Een biografie van Filips van Courtenay (ca. 1240-1283): een vorst op de dool en onderzoek naar de titel ‘titulaire Latijnse keizer van Constantinopel’. (Tarek Peeters)

 

home lijst scripties inhoud vorige volgende  

 

INLEIDING

 

Waarom schrijft iemand over zo iets kortstondig en vergankelijk als het Latijnse keizerrijk en één van zijn titulaire keizers? Het Latijnse keizerrijk bestond nog geen zestig jaar en deed meer kwaad dan goed. De keizers zelf waren meestal niet eens in de wieg gelegd om het keizerrijk politiek leefbaar te houden, op één uitzondering na. Deze uitzondering lijkt dan nog meer de uitzondering die de regel bevestigt.
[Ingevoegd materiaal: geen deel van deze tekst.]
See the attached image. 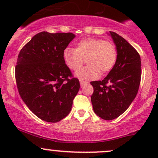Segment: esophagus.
<instances>
[{"label":"esophagus","instance_id":"obj_1","mask_svg":"<svg viewBox=\"0 0 158 158\" xmlns=\"http://www.w3.org/2000/svg\"><path fill=\"white\" fill-rule=\"evenodd\" d=\"M79 82H80L81 86H83V85L86 84L87 81H84V80H79Z\"/></svg>","mask_w":158,"mask_h":158}]
</instances>
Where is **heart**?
I'll return each mask as SVG.
<instances>
[{"mask_svg": "<svg viewBox=\"0 0 158 158\" xmlns=\"http://www.w3.org/2000/svg\"><path fill=\"white\" fill-rule=\"evenodd\" d=\"M65 64L73 71L79 70L85 59L88 65L77 73L82 79H95L100 73L105 74L111 70L117 62V50L110 41L97 38L81 40L75 49L67 48L63 52Z\"/></svg>", "mask_w": 158, "mask_h": 158, "instance_id": "obj_1", "label": "heart"}]
</instances>
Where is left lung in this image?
Masks as SVG:
<instances>
[{
	"label": "left lung",
	"instance_id": "obj_1",
	"mask_svg": "<svg viewBox=\"0 0 158 158\" xmlns=\"http://www.w3.org/2000/svg\"><path fill=\"white\" fill-rule=\"evenodd\" d=\"M110 34L117 47V62L103 80L90 82L94 110L106 120L117 118L129 107L138 92L142 73L138 52L122 36Z\"/></svg>",
	"mask_w": 158,
	"mask_h": 158
}]
</instances>
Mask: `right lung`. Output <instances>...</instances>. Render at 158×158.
<instances>
[{"label": "right lung", "mask_w": 158, "mask_h": 158, "mask_svg": "<svg viewBox=\"0 0 158 158\" xmlns=\"http://www.w3.org/2000/svg\"><path fill=\"white\" fill-rule=\"evenodd\" d=\"M74 37L71 32H39L18 56L15 75L20 96L32 113L46 122L57 123L67 117L80 88L63 58Z\"/></svg>", "instance_id": "1"}]
</instances>
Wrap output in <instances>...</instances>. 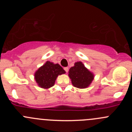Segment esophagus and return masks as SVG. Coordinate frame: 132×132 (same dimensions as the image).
Instances as JSON below:
<instances>
[{
  "instance_id": "obj_1",
  "label": "esophagus",
  "mask_w": 132,
  "mask_h": 132,
  "mask_svg": "<svg viewBox=\"0 0 132 132\" xmlns=\"http://www.w3.org/2000/svg\"><path fill=\"white\" fill-rule=\"evenodd\" d=\"M64 70H65V71H66V73H68V70H69V68L68 67H65L64 68Z\"/></svg>"
}]
</instances>
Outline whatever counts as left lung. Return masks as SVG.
Segmentation results:
<instances>
[{
  "label": "left lung",
  "mask_w": 132,
  "mask_h": 132,
  "mask_svg": "<svg viewBox=\"0 0 132 132\" xmlns=\"http://www.w3.org/2000/svg\"><path fill=\"white\" fill-rule=\"evenodd\" d=\"M69 77L75 87L84 89L88 87L94 79V75L86 68L82 62H77L69 70Z\"/></svg>",
  "instance_id": "obj_1"
}]
</instances>
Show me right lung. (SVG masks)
Returning a JSON list of instances; mask_svg holds the SVG:
<instances>
[{
	"label": "right lung",
	"mask_w": 132,
	"mask_h": 132,
	"mask_svg": "<svg viewBox=\"0 0 132 132\" xmlns=\"http://www.w3.org/2000/svg\"><path fill=\"white\" fill-rule=\"evenodd\" d=\"M66 71L59 64L46 61L34 73V78L38 86L43 89H48L54 86L58 75Z\"/></svg>",
	"instance_id": "add662e5"
}]
</instances>
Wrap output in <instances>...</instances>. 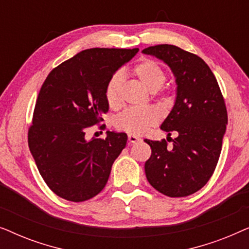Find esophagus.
Here are the masks:
<instances>
[{"label":"esophagus","mask_w":249,"mask_h":249,"mask_svg":"<svg viewBox=\"0 0 249 249\" xmlns=\"http://www.w3.org/2000/svg\"><path fill=\"white\" fill-rule=\"evenodd\" d=\"M128 139H129V142H132V144H134V142H137L141 141V138L137 137V136H135V135H129Z\"/></svg>","instance_id":"34e87169"}]
</instances>
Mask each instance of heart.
I'll return each mask as SVG.
<instances>
[{
  "label": "heart",
  "instance_id": "b5f03b06",
  "mask_svg": "<svg viewBox=\"0 0 249 249\" xmlns=\"http://www.w3.org/2000/svg\"><path fill=\"white\" fill-rule=\"evenodd\" d=\"M132 74L147 88L149 91H156L165 83L166 74L163 68L154 60L144 59L136 64ZM124 77L120 72L114 73L110 78L105 88V98L111 107H118L121 103V87ZM160 114L152 107L128 108L118 115L114 125L119 130L131 135H142L148 127L159 122Z\"/></svg>",
  "mask_w": 249,
  "mask_h": 249
}]
</instances>
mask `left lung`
Masks as SVG:
<instances>
[{"label":"left lung","mask_w":249,"mask_h":249,"mask_svg":"<svg viewBox=\"0 0 249 249\" xmlns=\"http://www.w3.org/2000/svg\"><path fill=\"white\" fill-rule=\"evenodd\" d=\"M142 53L163 61L177 84L175 104L161 129L168 137L172 131L178 136L172 146L165 139H145L152 148L146 178L166 196L192 195L212 177L222 148L228 114L219 84L204 60L178 46L161 44Z\"/></svg>","instance_id":"obj_1"}]
</instances>
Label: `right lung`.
Listing matches in <instances>:
<instances>
[{
	"label": "right lung",
	"instance_id": "obj_1",
	"mask_svg": "<svg viewBox=\"0 0 249 249\" xmlns=\"http://www.w3.org/2000/svg\"><path fill=\"white\" fill-rule=\"evenodd\" d=\"M138 49H90L51 71L40 88L28 132L37 169L53 193L71 202L93 198L107 185L127 134L86 139V130L108 111L110 78Z\"/></svg>",
	"mask_w": 249,
	"mask_h": 249
}]
</instances>
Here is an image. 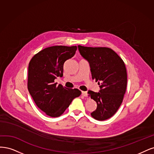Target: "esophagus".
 I'll use <instances>...</instances> for the list:
<instances>
[{
	"label": "esophagus",
	"instance_id": "obj_1",
	"mask_svg": "<svg viewBox=\"0 0 154 154\" xmlns=\"http://www.w3.org/2000/svg\"><path fill=\"white\" fill-rule=\"evenodd\" d=\"M82 95L84 97H87L88 96L87 91H82Z\"/></svg>",
	"mask_w": 154,
	"mask_h": 154
}]
</instances>
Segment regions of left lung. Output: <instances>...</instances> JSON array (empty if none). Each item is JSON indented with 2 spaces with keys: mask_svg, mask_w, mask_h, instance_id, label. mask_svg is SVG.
I'll return each instance as SVG.
<instances>
[{
  "mask_svg": "<svg viewBox=\"0 0 154 154\" xmlns=\"http://www.w3.org/2000/svg\"><path fill=\"white\" fill-rule=\"evenodd\" d=\"M81 56L89 63L92 79L98 82V92L88 91L97 103L91 116L99 121L112 117L118 111L125 95L127 76L125 63L112 49L79 45Z\"/></svg>",
  "mask_w": 154,
  "mask_h": 154,
  "instance_id": "1",
  "label": "left lung"
}]
</instances>
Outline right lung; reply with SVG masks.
<instances>
[{"mask_svg": "<svg viewBox=\"0 0 154 154\" xmlns=\"http://www.w3.org/2000/svg\"><path fill=\"white\" fill-rule=\"evenodd\" d=\"M76 46H53L43 49L29 64L27 87L36 106L51 117L61 116L73 99L81 95L78 89H68L54 80L63 75V65L75 55Z\"/></svg>", "mask_w": 154, "mask_h": 154, "instance_id": "right-lung-1", "label": "right lung"}]
</instances>
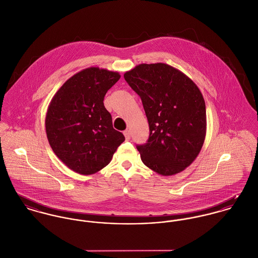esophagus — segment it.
Instances as JSON below:
<instances>
[{
	"mask_svg": "<svg viewBox=\"0 0 258 258\" xmlns=\"http://www.w3.org/2000/svg\"><path fill=\"white\" fill-rule=\"evenodd\" d=\"M123 135H124V137H125V140H126V141H130V139H131V133H130V131H128V130L124 131V132H123Z\"/></svg>",
	"mask_w": 258,
	"mask_h": 258,
	"instance_id": "obj_1",
	"label": "esophagus"
}]
</instances>
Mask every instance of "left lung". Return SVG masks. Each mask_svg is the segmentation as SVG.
Returning a JSON list of instances; mask_svg holds the SVG:
<instances>
[{
  "label": "left lung",
  "instance_id": "left-lung-1",
  "mask_svg": "<svg viewBox=\"0 0 258 258\" xmlns=\"http://www.w3.org/2000/svg\"><path fill=\"white\" fill-rule=\"evenodd\" d=\"M141 97L149 138L138 145L143 163L160 175L183 171L200 153L206 138V104L198 86L165 63L140 64L123 75Z\"/></svg>",
  "mask_w": 258,
  "mask_h": 258
}]
</instances>
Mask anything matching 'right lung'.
<instances>
[{"instance_id": "obj_1", "label": "right lung", "mask_w": 258, "mask_h": 258, "mask_svg": "<svg viewBox=\"0 0 258 258\" xmlns=\"http://www.w3.org/2000/svg\"><path fill=\"white\" fill-rule=\"evenodd\" d=\"M118 72L90 67L59 88L47 108L45 131L58 158L71 170L91 175L106 167L124 142L104 106Z\"/></svg>"}]
</instances>
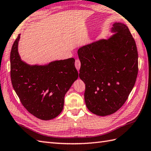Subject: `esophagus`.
Segmentation results:
<instances>
[{"instance_id":"34e87169","label":"esophagus","mask_w":151,"mask_h":151,"mask_svg":"<svg viewBox=\"0 0 151 151\" xmlns=\"http://www.w3.org/2000/svg\"><path fill=\"white\" fill-rule=\"evenodd\" d=\"M75 66H76V68H77V70L79 71V68L81 67V62L79 60H76L75 61Z\"/></svg>"}]
</instances>
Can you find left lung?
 I'll return each instance as SVG.
<instances>
[{"label": "left lung", "instance_id": "8db88e82", "mask_svg": "<svg viewBox=\"0 0 151 151\" xmlns=\"http://www.w3.org/2000/svg\"><path fill=\"white\" fill-rule=\"evenodd\" d=\"M107 40L80 47L79 78L85 84L87 108L95 115L116 112L126 101L137 80L138 51L126 25L115 22Z\"/></svg>", "mask_w": 151, "mask_h": 151}]
</instances>
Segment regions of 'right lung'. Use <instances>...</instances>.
Returning <instances> with one entry per match:
<instances>
[{"mask_svg":"<svg viewBox=\"0 0 151 151\" xmlns=\"http://www.w3.org/2000/svg\"><path fill=\"white\" fill-rule=\"evenodd\" d=\"M20 37L14 42L10 54L11 79L21 103L32 115L43 120L58 116L66 93L78 78L74 58L54 61L45 65H30L18 52Z\"/></svg>","mask_w":151,"mask_h":151,"instance_id":"1","label":"right lung"}]
</instances>
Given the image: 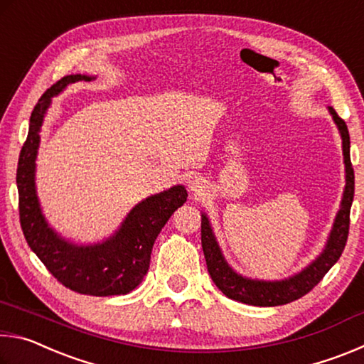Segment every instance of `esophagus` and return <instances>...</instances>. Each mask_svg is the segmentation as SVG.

Het onderwerp van mijn thesis kwam eigenlijk puur toevallig tot mij. In mijn tweede kandidatuur liep ik, zoals ik regelmatig placht te doen, een boekhandel in Leuven binnen, op zoek naar nieuwe en interessante dingen – in mijn geval meestal werken over geschiedenis, en dan liefst over de Middeleeuwen. Ik zocht de rekken af en ineens stootte ik op het boek De Siciliaanse Vespers: een geschiedenis van de mediterrane wereld aan het einde van de dertiende eeuw van Steven Runciman, uit 1988. Het was een vertaling uit het Engels van zijn oorspronkelijke werk uit 1958, The Sicilian Vespers. Ik kocht het en begon het te lezen.

De hoofdpersoon van het boek is eigenlijk Karel van Anjou, de broer van de Franse koning Lodewijk IX de Heilige. Het werk volgt zijn opmars naar de macht om zo uiteindelijk tot de Siciliaanse Vespers te komen.

Maar hier en daar, bij besprekingen van de politiek van Karel van Anjou tegenover het herstelde Byzantijnse rijk, kwamen er twee interessante personen ter sprake: Boudewijn II van Courtenay en zijn zoon, Filips van Courtenay. Vooral Filips trok mijn aandacht. Runciman geeft slechts weinig informatie over Filips. Maar het doel was bereikt: ik wou meer weten over deze vage figuur uit de geschiedenis. Daarom besloot ik als onderwerp voor mijn thesis een biografie van Filips te schrijven, samen met onderzoek naar zijn titel, (titulaire) Latijnse keizer van Constantinopel.

 

 

1. Indeling

 

Aangezien deze thesis over een biografie handelt, vind ik het logisch dat ik – in de mate van het mogelijke - chronologisch werk. Dit bepaalt dan ook de indelingswijze. Eerst volgt er een hoofdstuk over de voorgeschiedenis van het Latijnse keizerrijk van Constantinopel. Ik heb al gemerkt dat, zonder deze voorkennis, het zeer moeilijk is om de latere gebeurtenissen te begrijpen.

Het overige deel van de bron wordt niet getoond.